▸ Records shown
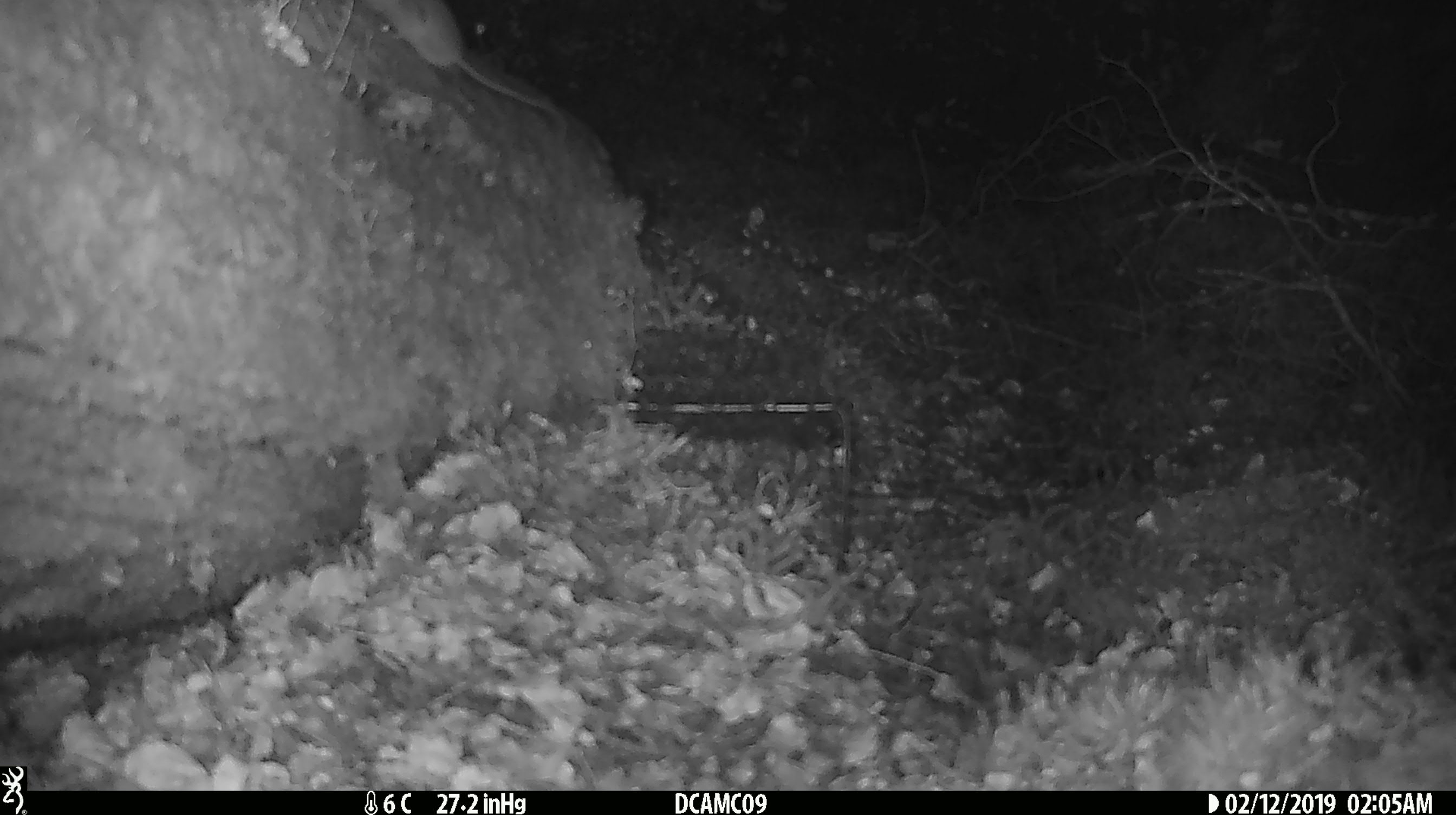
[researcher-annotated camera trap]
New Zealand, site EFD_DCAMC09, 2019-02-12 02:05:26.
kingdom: Animalia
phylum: Chordata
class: Mammalia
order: Rodentia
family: Muridae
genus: Mus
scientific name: Mus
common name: mouse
Mouse (Mus).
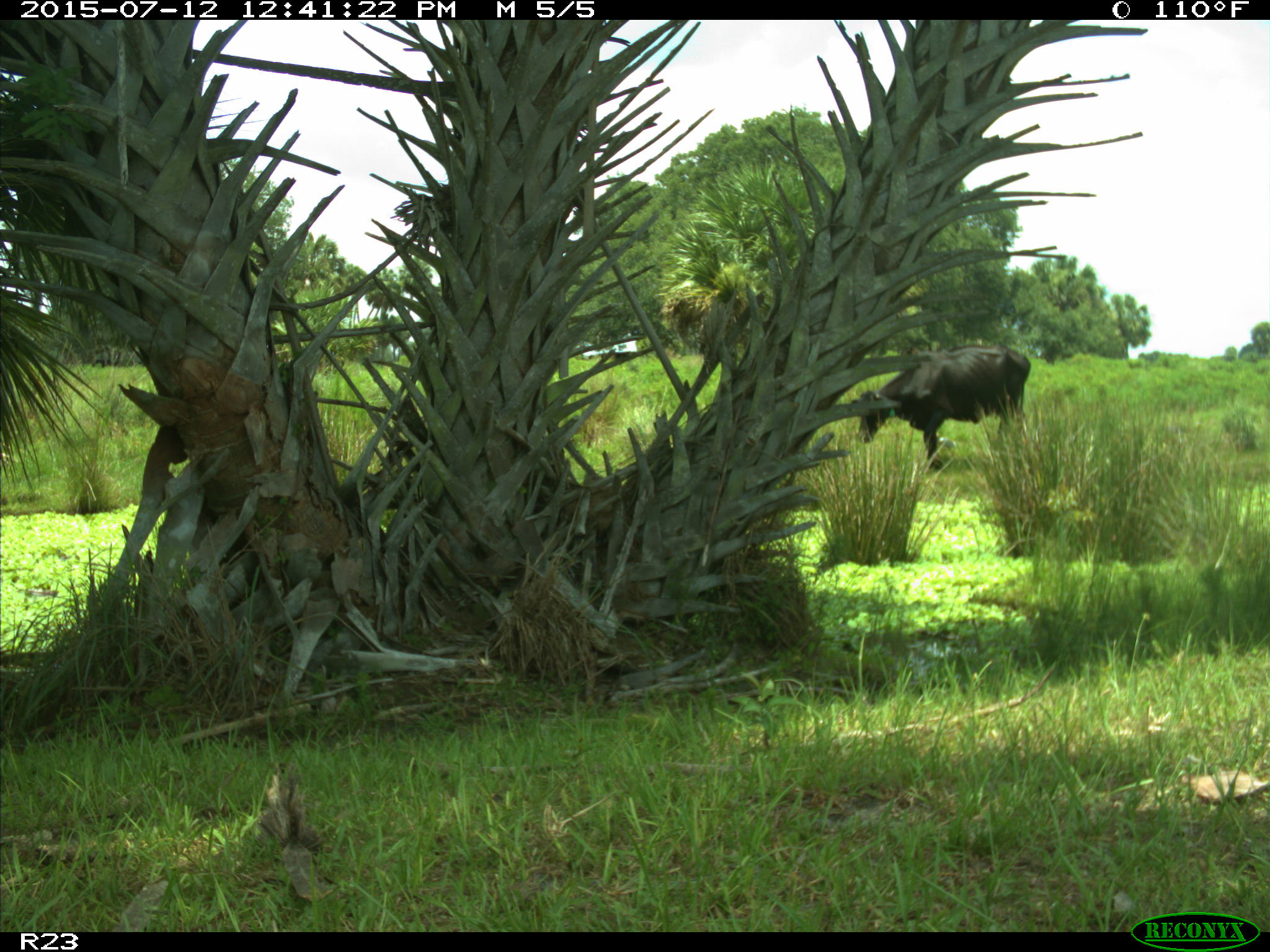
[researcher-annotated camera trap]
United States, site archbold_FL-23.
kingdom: Animalia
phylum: Chordata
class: Mammalia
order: Artiodactyla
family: Bovidae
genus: Bos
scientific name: Bos taurus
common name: domestic cow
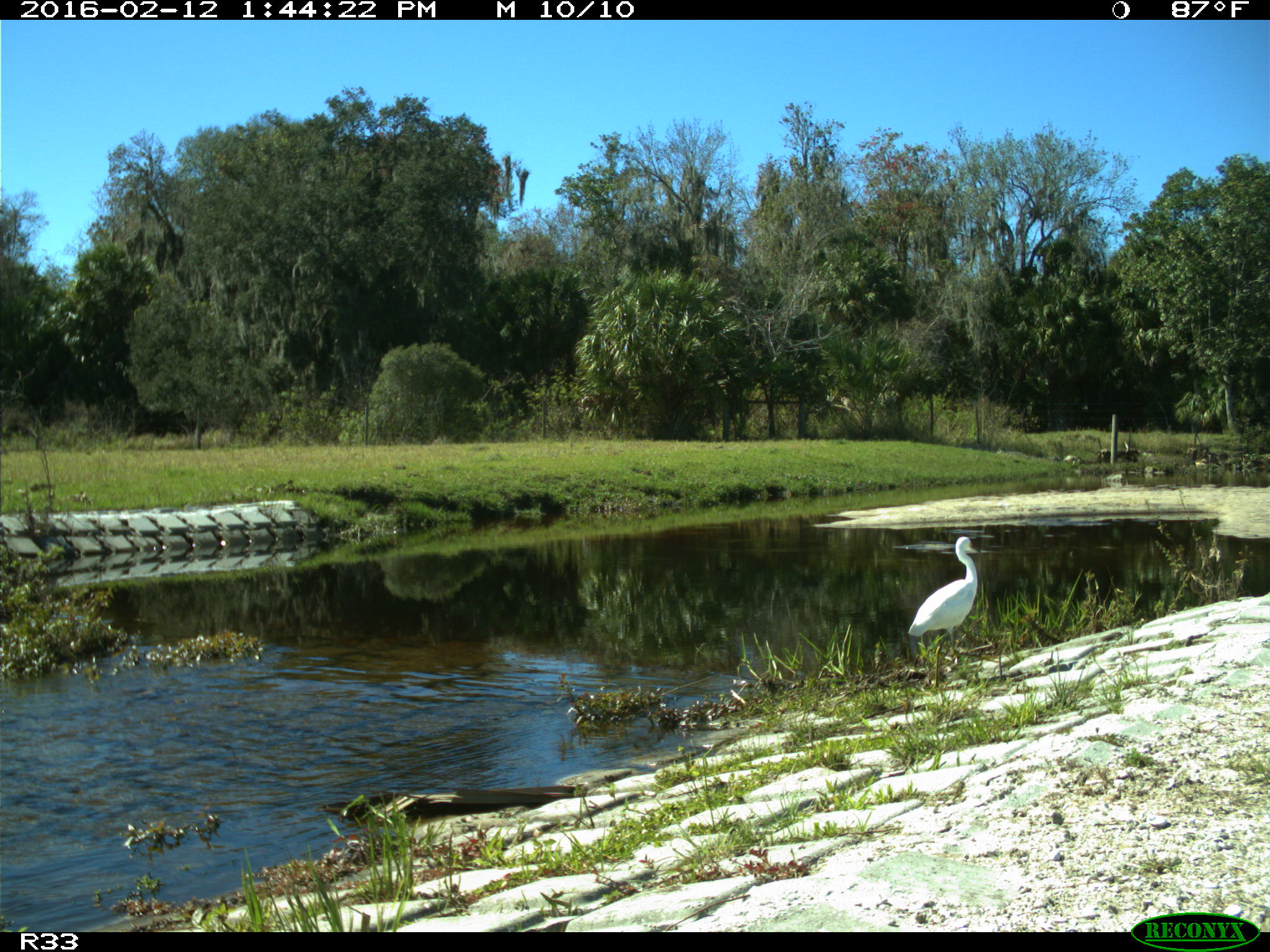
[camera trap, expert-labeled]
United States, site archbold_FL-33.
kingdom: Animalia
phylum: Chordata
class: Aves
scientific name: Aves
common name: birds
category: unidentified bird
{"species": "unidentified bird (birds) (Aves)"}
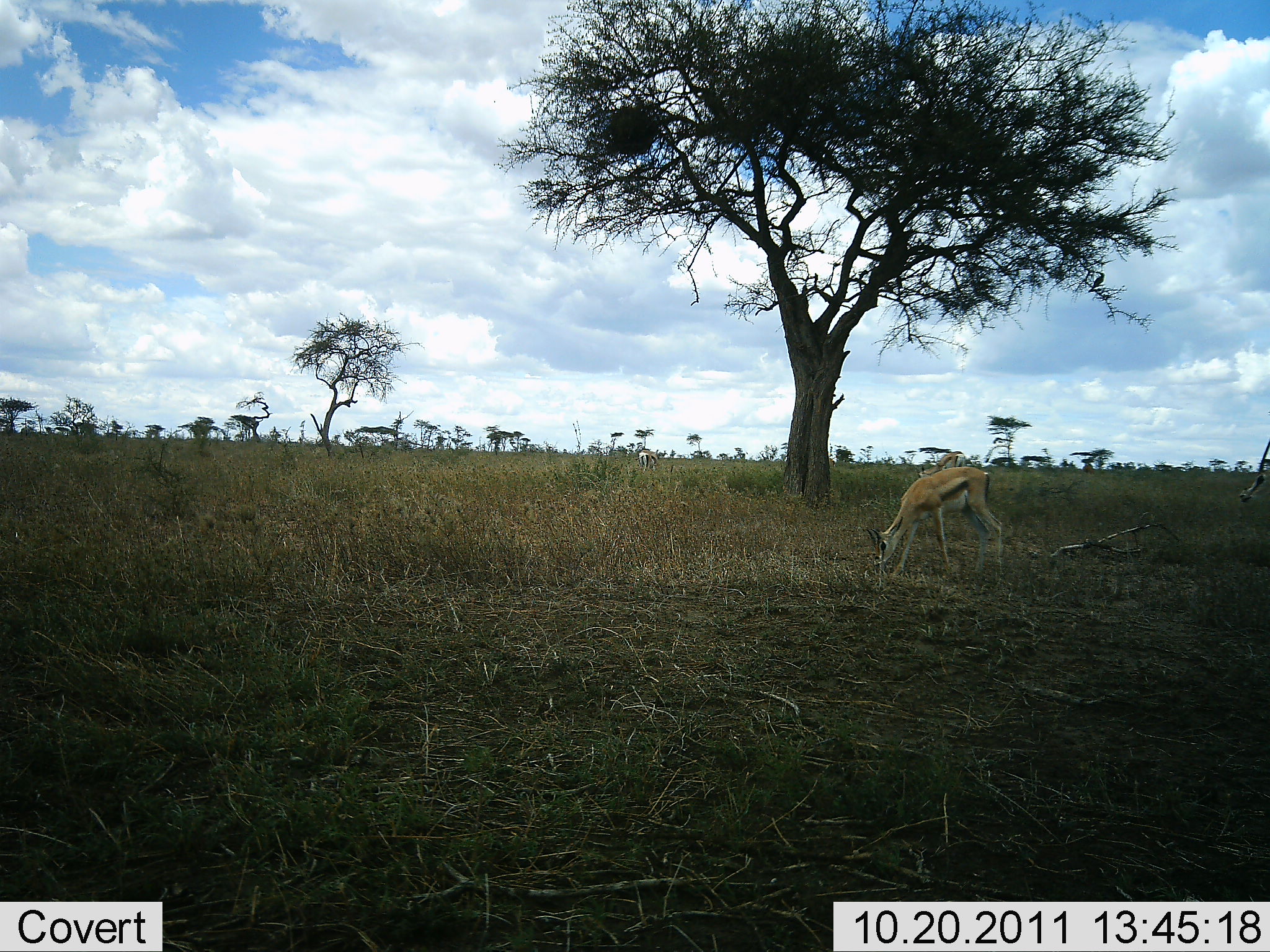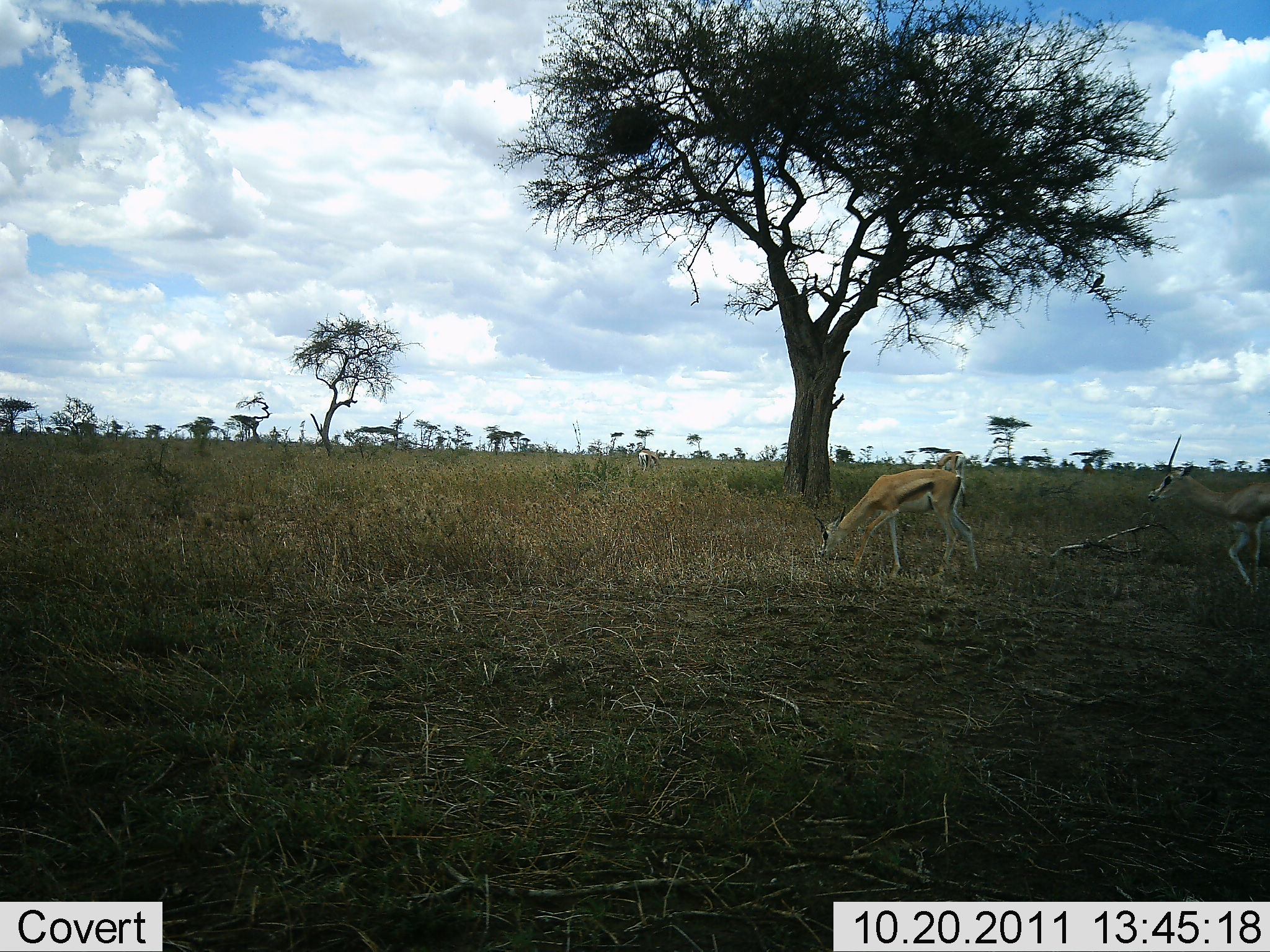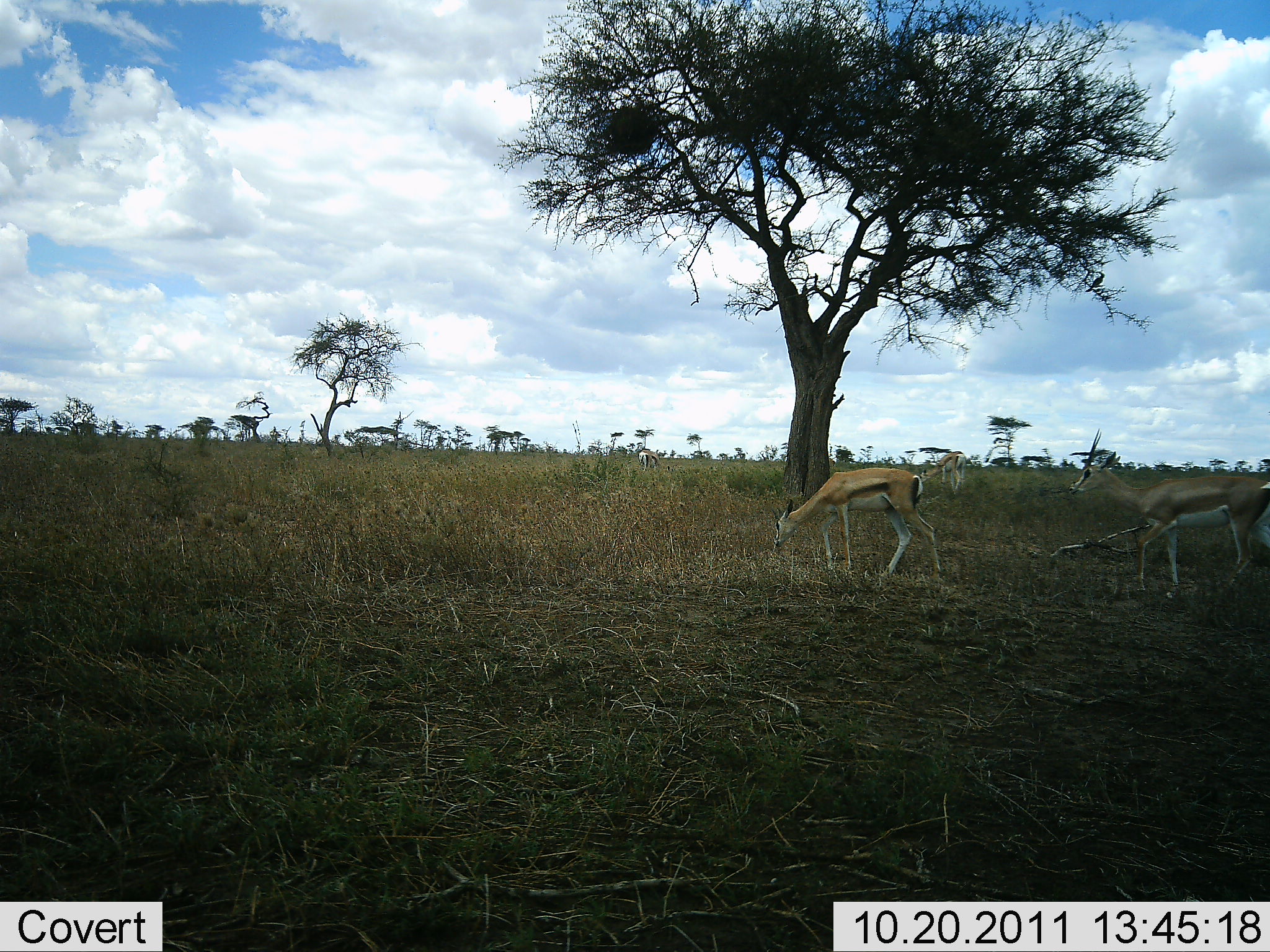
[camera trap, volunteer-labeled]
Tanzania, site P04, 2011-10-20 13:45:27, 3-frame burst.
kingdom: Animalia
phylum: Chordata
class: Mammalia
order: Artiodactyla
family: Bovidae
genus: Eudorcas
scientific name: Eudorcas thomsonii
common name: thomson's gazelle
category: gazellethomsons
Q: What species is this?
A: Gazellethomsons (thomson's gazelle) (Eudorcas thomsonii).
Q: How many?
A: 2.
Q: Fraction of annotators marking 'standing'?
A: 9%.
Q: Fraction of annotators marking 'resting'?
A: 0%.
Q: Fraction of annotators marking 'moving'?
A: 73%.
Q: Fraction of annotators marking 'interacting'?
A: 0%.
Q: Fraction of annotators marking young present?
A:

▸ Directions for this task
Apart from the images, every line above is to be given again exactly.

▸ Answer to this task
[researcher-annotated camera trap]
New Zealand, site EFD_DCAMC09, 2019-02-12 02:05:26.
kingdom: Animalia
phylum: Chordata
class: Mammalia
order: Rodentia
family: Muridae
genus: Mus
scientific name: Mus
common name: mouse
Mouse (Mus).
[researcher-annotated camera trap]
United States, site archbold_FL-23.
kingdom: Animalia
phylum: Chordata
class: Mammalia
order: Artiodactyla
family: Bovidae
genus: Bos
scientific name: Bos taurus
common name: domestic cow
[camera trap, expert-labeled]
United States, site archbold_FL-33.
kingdom: Animalia
phylum: Chordata
class: Aves
scientific name: Aves
common name: birds
category: unidentified bird
{"species": "unidentified bird (birds) (Aves)"}
[camera trap, volunteer-labeled]
Tanzania, site P04, 2011-10-20 13:45:27, 3-frame burst.
kingdom: Animalia
phylum: Chordata
class: Mammalia
order: Artiodactyla
family: Bovidae
genus: Eudorcas
scientific name: Eudorcas thomsonii
common name: thomson's gazelle
category: gazellethomsons
Q: What species is this?
A: Gazellethomsons (thomson's gazelle) (Eudorcas thomsonii).
Q: How many?
A: 2.
Q: Fraction of annotators marking 'standing'?
A: 9%.
Q: Fraction of annotators marking 'resting'?
A: 0%.
Q: Fraction of annotators marking 'moving'?
A: 73%.
Q: Fraction of annotators marking 'interacting'?
A: 0%.
Q: Fraction of annotators marking young present?
A:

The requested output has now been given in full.